Article published in ACS Applied Materials & Interfaces, the top journal in the chemical materials field
"Low-toxicity, biocompatible liquid metal opens the door to ultraflexible wearable devices."
- Important research accomplishments about the release properties and toxicity of liquid metals, which are materials for next-generation electronic devices
- Provision of useful guidelines for the bio-device applications of liquid metals
Professor Koo, Hyung-jun's Group from the Department of Chemical and Biomolecular Engineering of SeoulTech (First author: Kim, Ji-hye from Master’s course) conducted systematic experiments about the release properties and toxicity of gallium-based liquid metals, and published a research article demonstrating their applicability to electrodes for wearable devices.
▲ Schematic diagram and plot showing the release of ions from liquid metal to aqueous solution and the result of the cytotoxicity experiment with the aqueous solution containing the released ions.
Liquid metals refer to metals that exist as liquids at room temperature due to their low melting point. They may flow like a liquid and have conductivity as high as other metals. Therefore, they are currently being extensively studied in the field of flexible electronic devices. Representative liquid metals include mercury and eutectic gallium-indium alloy (EGaIn).

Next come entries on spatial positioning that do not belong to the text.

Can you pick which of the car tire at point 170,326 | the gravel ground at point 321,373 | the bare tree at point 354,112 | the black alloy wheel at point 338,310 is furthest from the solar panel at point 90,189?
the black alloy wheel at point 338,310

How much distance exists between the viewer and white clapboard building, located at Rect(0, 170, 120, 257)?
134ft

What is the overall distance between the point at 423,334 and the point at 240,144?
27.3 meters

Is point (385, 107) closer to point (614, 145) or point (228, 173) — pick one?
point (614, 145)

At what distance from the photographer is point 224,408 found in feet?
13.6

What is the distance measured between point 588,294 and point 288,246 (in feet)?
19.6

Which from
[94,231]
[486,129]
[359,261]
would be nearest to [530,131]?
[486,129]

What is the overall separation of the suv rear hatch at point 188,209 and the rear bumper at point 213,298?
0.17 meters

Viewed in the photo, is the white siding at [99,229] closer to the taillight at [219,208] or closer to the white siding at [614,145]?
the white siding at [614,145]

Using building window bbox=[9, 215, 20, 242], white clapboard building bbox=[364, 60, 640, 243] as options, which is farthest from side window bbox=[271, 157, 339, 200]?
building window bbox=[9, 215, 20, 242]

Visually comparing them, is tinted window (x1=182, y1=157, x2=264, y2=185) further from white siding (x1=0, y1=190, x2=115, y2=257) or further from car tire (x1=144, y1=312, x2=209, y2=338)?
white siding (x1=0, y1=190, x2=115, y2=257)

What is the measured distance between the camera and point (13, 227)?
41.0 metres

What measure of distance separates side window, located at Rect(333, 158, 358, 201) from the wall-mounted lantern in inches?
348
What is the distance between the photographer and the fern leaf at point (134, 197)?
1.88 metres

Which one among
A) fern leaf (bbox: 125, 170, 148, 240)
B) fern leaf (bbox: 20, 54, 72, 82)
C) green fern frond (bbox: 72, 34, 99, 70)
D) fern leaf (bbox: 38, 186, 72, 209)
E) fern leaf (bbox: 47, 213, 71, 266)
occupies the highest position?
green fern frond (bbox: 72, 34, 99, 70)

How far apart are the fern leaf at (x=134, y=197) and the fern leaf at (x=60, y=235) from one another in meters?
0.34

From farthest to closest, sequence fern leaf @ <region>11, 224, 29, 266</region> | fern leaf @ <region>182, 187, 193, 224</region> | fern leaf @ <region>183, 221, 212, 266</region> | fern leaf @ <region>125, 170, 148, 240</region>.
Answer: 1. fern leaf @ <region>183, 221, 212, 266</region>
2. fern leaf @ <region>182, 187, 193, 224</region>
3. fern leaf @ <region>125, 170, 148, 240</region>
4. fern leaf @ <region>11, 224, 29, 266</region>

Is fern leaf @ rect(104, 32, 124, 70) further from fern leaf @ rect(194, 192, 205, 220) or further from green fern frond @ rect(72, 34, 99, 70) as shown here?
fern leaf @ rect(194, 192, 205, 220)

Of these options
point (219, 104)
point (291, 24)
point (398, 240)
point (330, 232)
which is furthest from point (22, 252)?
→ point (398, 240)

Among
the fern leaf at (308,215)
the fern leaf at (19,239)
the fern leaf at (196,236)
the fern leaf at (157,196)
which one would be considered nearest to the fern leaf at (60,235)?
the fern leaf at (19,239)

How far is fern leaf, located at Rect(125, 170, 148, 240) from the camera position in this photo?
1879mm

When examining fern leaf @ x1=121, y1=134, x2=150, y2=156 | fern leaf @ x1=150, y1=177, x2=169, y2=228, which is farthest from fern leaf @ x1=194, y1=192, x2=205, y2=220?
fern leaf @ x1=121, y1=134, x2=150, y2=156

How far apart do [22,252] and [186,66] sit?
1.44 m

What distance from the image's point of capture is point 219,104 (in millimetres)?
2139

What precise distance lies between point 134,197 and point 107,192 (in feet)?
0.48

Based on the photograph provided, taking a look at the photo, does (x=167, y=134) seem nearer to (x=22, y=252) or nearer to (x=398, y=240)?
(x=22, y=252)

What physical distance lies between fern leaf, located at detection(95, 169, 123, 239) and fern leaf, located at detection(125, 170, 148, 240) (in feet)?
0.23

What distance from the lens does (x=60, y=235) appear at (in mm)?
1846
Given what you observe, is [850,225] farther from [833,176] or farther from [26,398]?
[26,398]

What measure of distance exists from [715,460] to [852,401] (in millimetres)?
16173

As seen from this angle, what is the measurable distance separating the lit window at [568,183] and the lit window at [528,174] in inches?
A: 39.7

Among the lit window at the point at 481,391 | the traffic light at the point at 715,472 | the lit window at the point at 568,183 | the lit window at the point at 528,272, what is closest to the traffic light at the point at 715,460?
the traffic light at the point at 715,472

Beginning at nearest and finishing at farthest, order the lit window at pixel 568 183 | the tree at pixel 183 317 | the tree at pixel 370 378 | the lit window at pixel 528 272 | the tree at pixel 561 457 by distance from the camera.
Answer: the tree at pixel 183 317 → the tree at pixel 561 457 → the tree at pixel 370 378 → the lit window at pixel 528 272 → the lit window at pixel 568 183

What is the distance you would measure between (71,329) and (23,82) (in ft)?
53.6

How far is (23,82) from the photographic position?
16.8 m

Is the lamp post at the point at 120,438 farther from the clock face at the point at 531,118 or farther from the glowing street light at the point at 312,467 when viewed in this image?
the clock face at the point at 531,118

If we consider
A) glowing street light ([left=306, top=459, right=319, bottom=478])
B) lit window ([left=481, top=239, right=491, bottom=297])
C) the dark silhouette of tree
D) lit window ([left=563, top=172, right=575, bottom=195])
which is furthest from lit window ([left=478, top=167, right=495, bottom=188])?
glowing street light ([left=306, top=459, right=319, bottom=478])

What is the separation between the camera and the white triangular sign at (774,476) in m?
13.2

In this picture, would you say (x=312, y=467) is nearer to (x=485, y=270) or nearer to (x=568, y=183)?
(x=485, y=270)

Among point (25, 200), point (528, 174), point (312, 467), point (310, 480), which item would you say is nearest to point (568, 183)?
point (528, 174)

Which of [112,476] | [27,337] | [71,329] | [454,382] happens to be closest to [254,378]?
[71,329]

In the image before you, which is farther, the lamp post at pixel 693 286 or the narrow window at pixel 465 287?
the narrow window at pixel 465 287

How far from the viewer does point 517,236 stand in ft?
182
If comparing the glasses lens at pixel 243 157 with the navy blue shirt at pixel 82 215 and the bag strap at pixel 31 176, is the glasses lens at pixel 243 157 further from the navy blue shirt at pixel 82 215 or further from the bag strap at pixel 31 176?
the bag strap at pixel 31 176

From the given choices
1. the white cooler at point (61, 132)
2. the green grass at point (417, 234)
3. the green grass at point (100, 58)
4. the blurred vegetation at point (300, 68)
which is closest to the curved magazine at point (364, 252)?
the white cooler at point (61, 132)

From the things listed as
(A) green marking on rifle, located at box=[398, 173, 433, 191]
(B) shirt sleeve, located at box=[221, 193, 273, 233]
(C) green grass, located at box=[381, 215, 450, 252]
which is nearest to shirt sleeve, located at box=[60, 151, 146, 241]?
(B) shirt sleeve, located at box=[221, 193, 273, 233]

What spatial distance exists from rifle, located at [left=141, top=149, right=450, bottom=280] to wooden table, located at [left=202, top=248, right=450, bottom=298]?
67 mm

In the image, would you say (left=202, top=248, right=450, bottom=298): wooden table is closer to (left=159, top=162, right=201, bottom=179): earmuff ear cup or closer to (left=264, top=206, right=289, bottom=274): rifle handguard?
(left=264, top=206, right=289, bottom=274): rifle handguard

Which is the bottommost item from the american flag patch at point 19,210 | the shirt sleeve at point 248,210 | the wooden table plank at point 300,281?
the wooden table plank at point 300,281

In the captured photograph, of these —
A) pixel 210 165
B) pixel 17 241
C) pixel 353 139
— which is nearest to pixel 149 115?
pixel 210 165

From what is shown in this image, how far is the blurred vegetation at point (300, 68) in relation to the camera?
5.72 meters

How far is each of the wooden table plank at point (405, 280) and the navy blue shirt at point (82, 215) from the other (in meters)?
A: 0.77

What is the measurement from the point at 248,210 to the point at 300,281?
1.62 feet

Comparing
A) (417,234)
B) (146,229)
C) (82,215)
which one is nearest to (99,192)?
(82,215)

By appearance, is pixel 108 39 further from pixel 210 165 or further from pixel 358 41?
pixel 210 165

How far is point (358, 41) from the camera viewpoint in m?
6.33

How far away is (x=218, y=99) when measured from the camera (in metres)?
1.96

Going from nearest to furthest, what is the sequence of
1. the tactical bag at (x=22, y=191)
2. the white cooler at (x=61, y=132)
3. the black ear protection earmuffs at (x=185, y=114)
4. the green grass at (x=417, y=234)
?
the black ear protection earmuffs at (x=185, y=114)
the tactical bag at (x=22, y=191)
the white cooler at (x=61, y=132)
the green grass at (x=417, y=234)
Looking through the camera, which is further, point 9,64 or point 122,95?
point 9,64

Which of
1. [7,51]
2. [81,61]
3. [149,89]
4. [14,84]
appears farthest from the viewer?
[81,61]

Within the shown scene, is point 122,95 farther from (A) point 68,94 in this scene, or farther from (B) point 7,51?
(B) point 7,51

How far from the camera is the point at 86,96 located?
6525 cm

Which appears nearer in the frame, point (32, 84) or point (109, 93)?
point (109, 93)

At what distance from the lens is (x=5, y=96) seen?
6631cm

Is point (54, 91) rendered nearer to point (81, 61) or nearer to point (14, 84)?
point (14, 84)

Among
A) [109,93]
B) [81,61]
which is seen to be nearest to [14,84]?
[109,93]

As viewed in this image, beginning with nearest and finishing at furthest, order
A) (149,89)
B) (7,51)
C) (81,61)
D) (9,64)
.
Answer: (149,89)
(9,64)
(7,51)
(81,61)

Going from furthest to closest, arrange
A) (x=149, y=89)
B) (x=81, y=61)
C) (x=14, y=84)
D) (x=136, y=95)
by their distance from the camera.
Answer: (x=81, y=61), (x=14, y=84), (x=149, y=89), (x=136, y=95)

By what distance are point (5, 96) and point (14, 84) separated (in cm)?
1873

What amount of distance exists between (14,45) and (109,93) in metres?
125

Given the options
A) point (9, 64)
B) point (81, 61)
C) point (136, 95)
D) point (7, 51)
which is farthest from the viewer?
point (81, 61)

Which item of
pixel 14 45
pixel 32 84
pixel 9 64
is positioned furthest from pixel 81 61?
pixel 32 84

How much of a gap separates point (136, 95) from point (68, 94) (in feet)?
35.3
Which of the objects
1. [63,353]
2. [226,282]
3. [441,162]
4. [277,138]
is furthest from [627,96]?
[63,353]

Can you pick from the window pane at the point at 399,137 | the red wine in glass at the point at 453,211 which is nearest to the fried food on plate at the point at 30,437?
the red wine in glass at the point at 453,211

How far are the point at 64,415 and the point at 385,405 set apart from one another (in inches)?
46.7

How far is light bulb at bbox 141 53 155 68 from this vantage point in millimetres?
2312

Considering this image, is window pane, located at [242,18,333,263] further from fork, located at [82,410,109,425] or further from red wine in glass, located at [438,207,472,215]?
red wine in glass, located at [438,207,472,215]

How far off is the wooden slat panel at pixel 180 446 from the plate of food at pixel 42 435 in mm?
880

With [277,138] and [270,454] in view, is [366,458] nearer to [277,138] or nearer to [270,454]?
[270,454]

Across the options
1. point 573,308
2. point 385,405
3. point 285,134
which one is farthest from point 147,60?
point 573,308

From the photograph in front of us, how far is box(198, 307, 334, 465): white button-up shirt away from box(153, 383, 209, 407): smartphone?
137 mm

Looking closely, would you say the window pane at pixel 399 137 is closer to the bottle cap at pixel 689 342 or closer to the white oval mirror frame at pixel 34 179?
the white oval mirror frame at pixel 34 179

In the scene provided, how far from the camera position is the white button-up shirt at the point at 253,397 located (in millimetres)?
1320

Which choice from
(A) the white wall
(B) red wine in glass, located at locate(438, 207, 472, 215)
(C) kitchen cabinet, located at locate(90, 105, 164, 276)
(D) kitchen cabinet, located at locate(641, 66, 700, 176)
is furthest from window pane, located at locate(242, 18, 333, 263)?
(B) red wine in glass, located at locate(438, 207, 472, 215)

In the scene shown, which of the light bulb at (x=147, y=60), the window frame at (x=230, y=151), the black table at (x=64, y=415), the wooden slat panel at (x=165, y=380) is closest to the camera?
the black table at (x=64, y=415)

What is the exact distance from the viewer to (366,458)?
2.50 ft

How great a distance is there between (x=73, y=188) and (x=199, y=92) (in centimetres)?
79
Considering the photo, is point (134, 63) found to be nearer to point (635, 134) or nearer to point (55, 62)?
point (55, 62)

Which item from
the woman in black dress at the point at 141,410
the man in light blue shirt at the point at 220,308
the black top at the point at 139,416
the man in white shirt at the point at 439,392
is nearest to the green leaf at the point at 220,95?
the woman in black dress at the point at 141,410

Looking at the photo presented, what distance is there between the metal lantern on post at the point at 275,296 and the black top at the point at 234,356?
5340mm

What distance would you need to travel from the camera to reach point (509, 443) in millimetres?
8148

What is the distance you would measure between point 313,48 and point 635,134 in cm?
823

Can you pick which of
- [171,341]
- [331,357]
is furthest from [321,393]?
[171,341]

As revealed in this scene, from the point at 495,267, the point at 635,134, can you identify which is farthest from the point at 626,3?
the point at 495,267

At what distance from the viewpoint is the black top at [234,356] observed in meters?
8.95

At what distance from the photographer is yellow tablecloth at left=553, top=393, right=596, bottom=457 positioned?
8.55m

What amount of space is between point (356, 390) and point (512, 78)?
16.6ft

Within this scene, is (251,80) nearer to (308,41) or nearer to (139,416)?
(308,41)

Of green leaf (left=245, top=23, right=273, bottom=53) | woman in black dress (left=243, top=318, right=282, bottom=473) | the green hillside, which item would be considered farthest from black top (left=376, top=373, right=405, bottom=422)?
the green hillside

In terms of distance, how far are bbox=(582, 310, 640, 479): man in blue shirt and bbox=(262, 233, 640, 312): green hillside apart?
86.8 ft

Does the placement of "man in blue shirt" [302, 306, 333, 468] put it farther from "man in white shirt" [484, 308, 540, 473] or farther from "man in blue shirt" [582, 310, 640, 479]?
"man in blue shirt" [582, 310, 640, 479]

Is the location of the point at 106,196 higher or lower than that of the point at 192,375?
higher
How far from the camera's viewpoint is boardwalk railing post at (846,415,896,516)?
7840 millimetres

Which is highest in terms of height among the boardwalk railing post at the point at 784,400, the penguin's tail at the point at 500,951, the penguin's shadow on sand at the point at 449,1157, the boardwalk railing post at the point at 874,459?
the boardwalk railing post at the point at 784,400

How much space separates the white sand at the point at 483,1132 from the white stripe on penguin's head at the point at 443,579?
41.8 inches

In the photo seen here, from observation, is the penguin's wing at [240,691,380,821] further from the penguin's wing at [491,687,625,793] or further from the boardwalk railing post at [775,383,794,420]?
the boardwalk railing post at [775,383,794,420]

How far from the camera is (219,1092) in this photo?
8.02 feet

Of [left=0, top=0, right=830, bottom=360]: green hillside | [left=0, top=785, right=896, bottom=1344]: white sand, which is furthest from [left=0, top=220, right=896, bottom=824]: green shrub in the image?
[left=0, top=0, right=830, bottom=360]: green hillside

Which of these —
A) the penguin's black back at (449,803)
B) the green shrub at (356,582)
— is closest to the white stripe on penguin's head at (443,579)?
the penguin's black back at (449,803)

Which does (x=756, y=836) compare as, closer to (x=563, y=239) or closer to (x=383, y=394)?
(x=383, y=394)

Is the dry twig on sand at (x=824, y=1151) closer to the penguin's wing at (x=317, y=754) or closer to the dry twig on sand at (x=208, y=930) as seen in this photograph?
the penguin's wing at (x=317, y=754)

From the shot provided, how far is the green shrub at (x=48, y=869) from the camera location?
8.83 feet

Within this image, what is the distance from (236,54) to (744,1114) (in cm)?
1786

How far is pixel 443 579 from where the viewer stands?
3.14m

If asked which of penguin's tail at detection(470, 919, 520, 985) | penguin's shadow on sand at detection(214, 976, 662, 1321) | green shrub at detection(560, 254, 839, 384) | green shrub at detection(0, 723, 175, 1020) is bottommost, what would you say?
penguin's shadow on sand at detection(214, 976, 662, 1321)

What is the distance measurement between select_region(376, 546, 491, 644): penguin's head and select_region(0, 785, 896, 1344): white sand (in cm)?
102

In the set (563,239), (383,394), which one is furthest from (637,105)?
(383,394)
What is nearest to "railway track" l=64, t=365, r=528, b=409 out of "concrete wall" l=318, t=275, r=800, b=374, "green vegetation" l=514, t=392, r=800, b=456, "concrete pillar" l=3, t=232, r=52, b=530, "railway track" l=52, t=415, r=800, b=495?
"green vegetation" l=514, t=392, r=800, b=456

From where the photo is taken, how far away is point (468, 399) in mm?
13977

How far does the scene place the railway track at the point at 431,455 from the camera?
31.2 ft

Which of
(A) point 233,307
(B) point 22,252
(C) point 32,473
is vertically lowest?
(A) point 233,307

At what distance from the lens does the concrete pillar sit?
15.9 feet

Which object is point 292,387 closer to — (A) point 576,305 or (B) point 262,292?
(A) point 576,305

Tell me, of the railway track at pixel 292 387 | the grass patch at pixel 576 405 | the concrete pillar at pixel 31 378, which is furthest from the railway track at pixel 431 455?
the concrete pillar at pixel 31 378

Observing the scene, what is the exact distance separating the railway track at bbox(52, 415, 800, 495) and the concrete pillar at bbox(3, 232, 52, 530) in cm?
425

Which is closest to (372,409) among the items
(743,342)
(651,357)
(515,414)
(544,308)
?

The application of liquid metals to devices—particularly those used in biotechnology or those in contact with the human body—requires biocompatibility and toxicity studies. While the toxicity of the individual ions that make up liquid metals has been studied, the release properties of liquid metals themselves and their cytotoxicity have not yet been reported.
Professor Koo's group analyzed the concentration of ions released from EGaIn, a gallium-based liquid metal, into an aqueous solution. They found that the main released ions are determined by the surface tension of the atoms contained in the liquid metal, and that the ion concentration is proportional to the surface area and shape of the liquid metals and to the physical stimulus applied to them.
A cytotoxicity experiment was performed on three types of human cells to determine the biocompatibility of the EGaIn liquid metal. The results showed considerably low cytotoxicity, unless an external physical stimulus was applied.
Professor Koo's group provided fundamental and useful guidelines for the application of EGaIn liquid metal to bio-devices through their analysis of the liquid metal release into an aqueous solution and their cytotoxicity study.
Their article entitled "Cytotoxicity of Gallium-Indium Liquid Metal in an Aqueous Environment" was published in the May 1 online edition of ACS Applied Materials & Interfaces (IF 7.504), the top journal in the field of chemical materials that is published by the American Chemical Society.
The present study was supported by the Individual Basic Science & Engineering Research Program of the Ministry of Education, the Education Ministry, and the Challenging Nano-Material Technology Development Program of the Ministry of Science and ICT. The research project was conducted as a joint study with Professor Kim, Gyo-bum's group from Incheon National University and Dr. So, Ju-hui from the Korea Institute of Industrial Technology.